Just go out and say it.
We're not gonna let it happen here.
And it isn't gonna happen.
He says, so it doesn't ever really take any work.
You just have to say it isn't gonna happen.
And you've done your job.
How are airport screeners going to recognize somebody that has Ebola?
When doctors can't spot it right off the bat.
Not a cut on doctors.
It mimics, you can't spot this disease by looking at it.
It mimics too many other diseases.
You the only way you can spot it is if it's an advanced stage, if somebody's in their uh second week or late stage first week.

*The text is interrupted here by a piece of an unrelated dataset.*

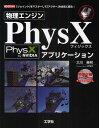 物理エンジンPhysXアプリケーション 「ジョイント」をマスターして「アクター」を自在に操る!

Airport screeners, they're too busy making grandma strip to notice somebody with Ebola.
All right, let's see.
Let me take a break.
We'll come back.
I think it's time now to start squeezing in your phone calls.
So sit tight.
That's coming up.
Don't go.
Now, this, this.
Please tell me this isn't true.
According to the Associated Press, the sister of the Ebola patient, and by the way, the director of the CDC was just uh just out there facing the media, and he said this patient is now critical.
That's not good.
This original first reported Ebola patient guy in Dallas is critical.
Now, according to the Associated Press, this guy's sister, the sister of the Ebola patient, says that he told the doctors on his first trip to the ER that he had just come from Liberia.
Now, Liberia is one of the ground zero nations for the current outbreak of Ebola.
And this guy's sister says he told them he had just come from Liberia.
Obama just said that wasn't gonna happen.
We had people making sure that people from these African countries weren't gonna get in here.
We've been taking unnecessary precautions, including working with countries of West Africa to increase screening at airports so that someone with the virus doesn't get on a plane for the U.S. That was the president back on September 16th.
Well, this guy got on a plane, he landed, he went to Dallas, he got sick, he went to the ER, he told them he was from Liberia, and they gave him antibiotics and sent him home.
Well, Liberia, a lot of cruise ships are registered in Liberia, so who knows what they thought.
But this this I don't know, folks.
This is getting really frightening about the how do you not know, if you're the medical world, that Liberia is ground zero.
Somebody coming in saying, I got the flu here and I came from Liberia, that should have been code red.
They should have gotten a quarantine suits right then and done whatever.
Again, it's the AP, so uh I I don't want to overreact to this.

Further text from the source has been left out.